Last updated: 11:48 AM ET, Tue March 24 2015

How Old Is Too Old For A Commercial Airplane?

Impacting Travel | Rich Thomaselli | March 24, 2015

How Old Is Too Old For A Commercial Airplane?

Photo Illustration By Barry Kaufman

How old is too old for a commercial airplane to still be flying?

That’s a question many are asking this morning in the wake of a crash of a Germanwings Airbus A320 in the French Alps. The flight was en route from Barcelona to Dusseldorf. All 150 on board are believed to have been killed.

The aircraft in question was 24 years old and originally flown by Germanwings’ parent company, Lufthansa. Germanwings is a low-budget subsidiary of Lufthansa. While the average age of a U.S. domestic commercial airliner is 11 years old, it is not uncommon for aircraft to still be in service at 24, 25, even 30 years old.

“Twenty-four is not terribly old for an aircraft,” Bill de Decker, chairman of Texas-based Conklin & de Decker Aviation, told TravelPulse this morning. “You look at various airlines, and although American is phasing out its MD-80s, those planes are well into their 20s. Between the manufacturer and the FAA, there is specific set of instructions on inspection and repair. The whole focus is to detect problems before it becomes catastrophic.”

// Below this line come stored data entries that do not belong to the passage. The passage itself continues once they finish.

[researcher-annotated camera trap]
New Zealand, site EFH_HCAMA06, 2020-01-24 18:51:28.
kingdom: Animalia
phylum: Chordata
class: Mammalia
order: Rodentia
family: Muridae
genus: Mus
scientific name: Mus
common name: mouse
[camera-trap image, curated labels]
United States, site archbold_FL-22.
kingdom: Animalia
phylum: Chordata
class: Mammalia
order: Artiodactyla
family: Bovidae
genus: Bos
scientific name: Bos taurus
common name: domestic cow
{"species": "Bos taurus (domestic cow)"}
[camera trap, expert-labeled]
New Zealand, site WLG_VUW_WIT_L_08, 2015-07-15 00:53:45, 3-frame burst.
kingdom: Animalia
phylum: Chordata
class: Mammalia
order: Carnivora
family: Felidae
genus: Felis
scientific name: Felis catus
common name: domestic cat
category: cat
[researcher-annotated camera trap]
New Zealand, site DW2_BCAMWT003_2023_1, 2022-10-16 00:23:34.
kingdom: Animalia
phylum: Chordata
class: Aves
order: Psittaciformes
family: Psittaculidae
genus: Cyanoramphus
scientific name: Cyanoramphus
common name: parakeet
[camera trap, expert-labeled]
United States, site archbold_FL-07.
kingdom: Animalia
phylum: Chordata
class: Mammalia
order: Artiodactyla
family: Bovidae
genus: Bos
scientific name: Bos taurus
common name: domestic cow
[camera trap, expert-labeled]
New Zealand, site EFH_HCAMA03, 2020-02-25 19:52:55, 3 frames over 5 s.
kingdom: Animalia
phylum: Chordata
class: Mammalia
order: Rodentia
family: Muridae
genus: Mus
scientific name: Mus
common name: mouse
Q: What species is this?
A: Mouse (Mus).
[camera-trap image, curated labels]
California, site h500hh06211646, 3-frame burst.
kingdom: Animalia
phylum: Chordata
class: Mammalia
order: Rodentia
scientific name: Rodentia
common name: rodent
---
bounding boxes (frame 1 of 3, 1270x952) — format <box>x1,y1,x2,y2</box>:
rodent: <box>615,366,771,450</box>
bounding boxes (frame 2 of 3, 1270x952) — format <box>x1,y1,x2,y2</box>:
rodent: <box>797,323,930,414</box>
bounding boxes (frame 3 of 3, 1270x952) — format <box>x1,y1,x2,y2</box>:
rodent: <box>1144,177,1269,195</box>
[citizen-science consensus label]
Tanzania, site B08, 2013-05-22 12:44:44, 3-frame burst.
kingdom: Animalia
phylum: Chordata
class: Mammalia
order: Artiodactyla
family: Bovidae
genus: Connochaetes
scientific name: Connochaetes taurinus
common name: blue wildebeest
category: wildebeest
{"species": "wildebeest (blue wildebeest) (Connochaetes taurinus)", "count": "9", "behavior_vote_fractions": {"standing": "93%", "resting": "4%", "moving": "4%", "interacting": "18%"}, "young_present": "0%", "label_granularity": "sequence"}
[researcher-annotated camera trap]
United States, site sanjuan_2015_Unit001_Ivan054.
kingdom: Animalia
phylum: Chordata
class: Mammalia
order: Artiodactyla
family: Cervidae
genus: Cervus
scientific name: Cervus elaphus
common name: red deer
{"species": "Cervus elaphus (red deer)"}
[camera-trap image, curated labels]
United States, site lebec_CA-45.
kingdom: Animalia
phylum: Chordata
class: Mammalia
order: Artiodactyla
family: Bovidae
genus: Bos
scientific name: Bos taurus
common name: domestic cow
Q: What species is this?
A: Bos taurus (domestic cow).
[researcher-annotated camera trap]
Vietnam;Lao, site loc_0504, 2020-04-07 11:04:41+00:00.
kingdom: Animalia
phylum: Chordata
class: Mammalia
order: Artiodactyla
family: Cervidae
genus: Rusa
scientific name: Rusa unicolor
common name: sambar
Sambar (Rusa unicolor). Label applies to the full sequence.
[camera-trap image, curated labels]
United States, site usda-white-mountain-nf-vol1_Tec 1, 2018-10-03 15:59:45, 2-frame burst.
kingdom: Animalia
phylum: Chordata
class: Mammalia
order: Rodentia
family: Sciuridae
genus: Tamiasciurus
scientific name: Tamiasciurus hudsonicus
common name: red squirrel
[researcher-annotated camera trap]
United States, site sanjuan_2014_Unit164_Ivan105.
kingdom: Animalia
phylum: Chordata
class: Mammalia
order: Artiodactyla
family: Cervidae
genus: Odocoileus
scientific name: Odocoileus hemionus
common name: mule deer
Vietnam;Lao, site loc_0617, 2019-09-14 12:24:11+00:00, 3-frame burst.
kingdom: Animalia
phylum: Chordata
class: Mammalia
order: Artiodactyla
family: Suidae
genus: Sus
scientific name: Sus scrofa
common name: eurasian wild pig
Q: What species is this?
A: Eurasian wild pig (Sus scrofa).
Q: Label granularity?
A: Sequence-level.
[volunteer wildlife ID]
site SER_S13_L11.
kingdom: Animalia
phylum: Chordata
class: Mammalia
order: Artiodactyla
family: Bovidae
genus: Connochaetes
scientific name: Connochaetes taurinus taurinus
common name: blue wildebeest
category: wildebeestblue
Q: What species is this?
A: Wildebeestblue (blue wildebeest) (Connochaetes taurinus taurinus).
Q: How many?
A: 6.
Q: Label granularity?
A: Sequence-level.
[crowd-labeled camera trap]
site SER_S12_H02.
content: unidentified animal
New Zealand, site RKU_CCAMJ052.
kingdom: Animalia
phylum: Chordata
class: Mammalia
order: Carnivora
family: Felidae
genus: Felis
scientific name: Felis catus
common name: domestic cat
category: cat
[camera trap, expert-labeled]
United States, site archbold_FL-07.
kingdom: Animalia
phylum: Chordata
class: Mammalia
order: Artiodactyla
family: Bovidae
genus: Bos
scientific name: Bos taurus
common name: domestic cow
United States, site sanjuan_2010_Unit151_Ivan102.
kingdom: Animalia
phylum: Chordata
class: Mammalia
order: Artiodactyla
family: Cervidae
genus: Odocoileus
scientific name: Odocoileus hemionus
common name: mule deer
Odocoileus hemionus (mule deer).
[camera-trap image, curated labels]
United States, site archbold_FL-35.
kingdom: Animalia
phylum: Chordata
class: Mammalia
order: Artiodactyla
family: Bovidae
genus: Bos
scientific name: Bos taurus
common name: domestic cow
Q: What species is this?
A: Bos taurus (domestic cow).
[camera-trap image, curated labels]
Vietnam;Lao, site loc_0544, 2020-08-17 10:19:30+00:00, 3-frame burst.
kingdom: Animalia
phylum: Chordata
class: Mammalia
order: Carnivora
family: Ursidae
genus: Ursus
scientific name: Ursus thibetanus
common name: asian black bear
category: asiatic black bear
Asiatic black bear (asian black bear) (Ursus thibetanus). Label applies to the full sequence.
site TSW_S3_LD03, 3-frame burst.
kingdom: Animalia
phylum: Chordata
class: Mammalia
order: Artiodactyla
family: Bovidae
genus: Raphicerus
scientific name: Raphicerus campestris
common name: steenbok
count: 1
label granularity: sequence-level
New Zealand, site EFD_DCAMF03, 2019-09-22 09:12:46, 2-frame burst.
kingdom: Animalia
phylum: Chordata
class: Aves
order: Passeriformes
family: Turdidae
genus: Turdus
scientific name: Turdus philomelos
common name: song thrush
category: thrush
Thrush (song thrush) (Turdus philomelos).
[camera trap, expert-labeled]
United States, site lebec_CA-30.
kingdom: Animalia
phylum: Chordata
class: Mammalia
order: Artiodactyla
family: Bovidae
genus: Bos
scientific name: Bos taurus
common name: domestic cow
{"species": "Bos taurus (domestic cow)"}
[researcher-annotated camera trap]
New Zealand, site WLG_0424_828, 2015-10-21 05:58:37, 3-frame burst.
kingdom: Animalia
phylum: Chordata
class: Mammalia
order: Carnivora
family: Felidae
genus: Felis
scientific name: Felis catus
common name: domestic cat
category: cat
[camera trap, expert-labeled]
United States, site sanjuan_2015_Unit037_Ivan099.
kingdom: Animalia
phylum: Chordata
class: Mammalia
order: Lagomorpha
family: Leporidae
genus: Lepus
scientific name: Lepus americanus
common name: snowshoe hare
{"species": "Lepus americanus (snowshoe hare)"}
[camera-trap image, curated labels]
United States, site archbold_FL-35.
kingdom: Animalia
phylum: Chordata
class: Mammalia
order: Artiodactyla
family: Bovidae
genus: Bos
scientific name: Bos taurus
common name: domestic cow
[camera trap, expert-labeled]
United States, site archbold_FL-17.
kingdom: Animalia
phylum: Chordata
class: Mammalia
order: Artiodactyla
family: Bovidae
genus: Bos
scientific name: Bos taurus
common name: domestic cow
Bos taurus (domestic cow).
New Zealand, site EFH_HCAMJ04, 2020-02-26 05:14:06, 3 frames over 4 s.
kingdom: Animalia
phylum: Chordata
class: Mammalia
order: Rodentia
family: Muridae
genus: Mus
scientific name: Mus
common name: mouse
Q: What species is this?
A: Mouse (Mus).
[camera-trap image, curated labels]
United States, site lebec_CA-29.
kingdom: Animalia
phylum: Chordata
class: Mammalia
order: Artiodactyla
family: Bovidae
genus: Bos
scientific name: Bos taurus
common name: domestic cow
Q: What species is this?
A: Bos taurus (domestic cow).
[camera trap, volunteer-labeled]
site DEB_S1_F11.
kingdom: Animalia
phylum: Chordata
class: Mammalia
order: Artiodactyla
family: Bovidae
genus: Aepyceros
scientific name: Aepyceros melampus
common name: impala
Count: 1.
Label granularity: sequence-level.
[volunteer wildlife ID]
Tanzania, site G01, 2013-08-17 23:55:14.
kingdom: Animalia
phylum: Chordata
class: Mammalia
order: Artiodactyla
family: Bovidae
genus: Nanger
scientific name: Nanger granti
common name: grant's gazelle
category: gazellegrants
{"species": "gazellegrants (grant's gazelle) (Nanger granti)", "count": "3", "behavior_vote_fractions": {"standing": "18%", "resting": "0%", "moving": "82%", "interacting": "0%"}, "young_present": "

de Decker, who previously worked for Boeing and has degrees in engineering, economics and aerospace engineering, said he is quite familiar with the Airbus 320 and with Germanwings.

“I have absolutely no doubt,” he told TravelPulse, “that this plane was maintained the proper way. Lufthansa is focused on observing all the rules to the letter.”

The age of 24, however, is still pushing the edge of an airplane’s lifespan.

"Aircraft lifespan is established by the manufacturer and is usually based on takeoff and landing cycles,” former Federal Aviation Administration official John Petrakis told Smithsonian’s Air & Space magazine. “The fuselage is most susceptible to fatigue, but the wings are too, especially on short hauls where an aircraft goes through pressurization cycles every day."

Just like a car, the older an airplane gets the more maintenance it requires.

Just like a car, however, given the proper care and maintenance an older plane can be just as safe and operable as a new version, albeit without some of the fuel efficient designs of new models.

In fact, de Decker said airplanes are taken out of service less for mechanical problems than for economic reasons.

“It’s like having a 15-, 20-year old car,” he said. “Maybe the car is worth $750 but you blow an engine and the repair is going to be $3,000. You could repair it, but at some point you have to think about the cost efficiencies of getting a new one.”